» THE RECORDS:

________________

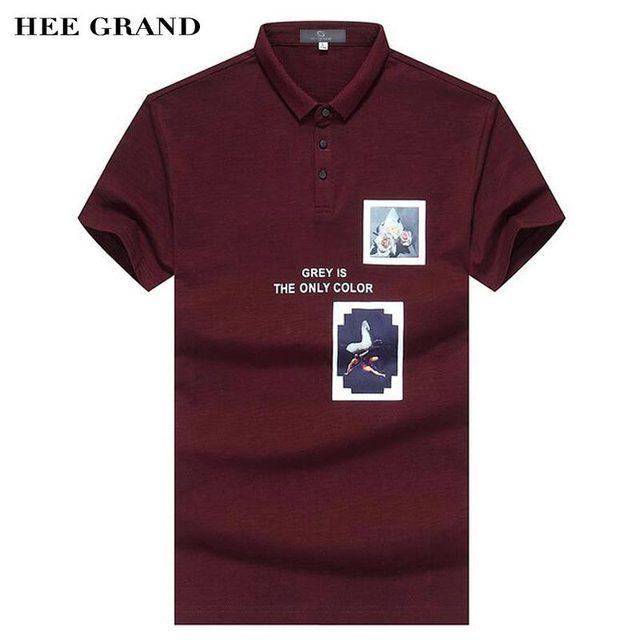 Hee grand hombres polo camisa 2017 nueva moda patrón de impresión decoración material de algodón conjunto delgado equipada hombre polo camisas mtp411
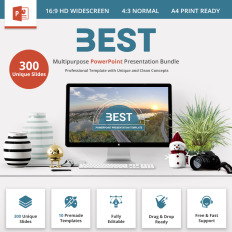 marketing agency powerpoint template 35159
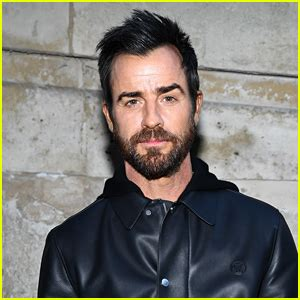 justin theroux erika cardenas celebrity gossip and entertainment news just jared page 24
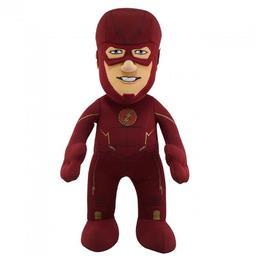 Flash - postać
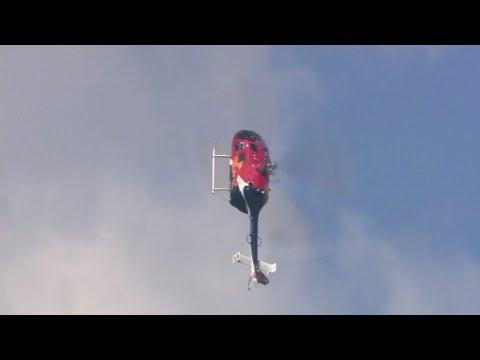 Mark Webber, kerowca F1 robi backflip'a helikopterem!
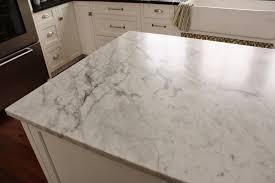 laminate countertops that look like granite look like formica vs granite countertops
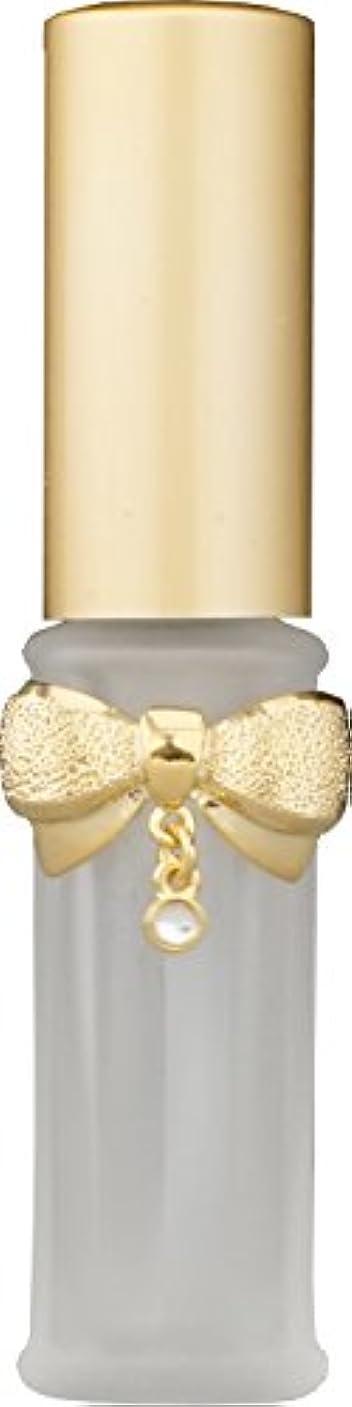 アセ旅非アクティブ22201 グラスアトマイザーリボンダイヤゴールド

________________

» TASK ITEM: Restate each entry word for word; pictures stay out of the copy.

» SOLUTION FOR THIS TASK:
 Hee grand hombres polo camisa 2017 nueva moda patrón de impresión decoración material de algodón conjunto delgado equipada hombre polo camisas mtp411
 marketing agency powerpoint template 35159
 justin theroux erika cardenas celebrity gossip and entertainment news just jared page 24
 Flash - postać
 Mark Webber, kerowca F1 robi backflip'a helikopterem!
 laminate countertops that look like granite look like formica vs granite countertops
 アセ旅非アクティブ22201 グラスアトマイザーリボンダイヤゴールド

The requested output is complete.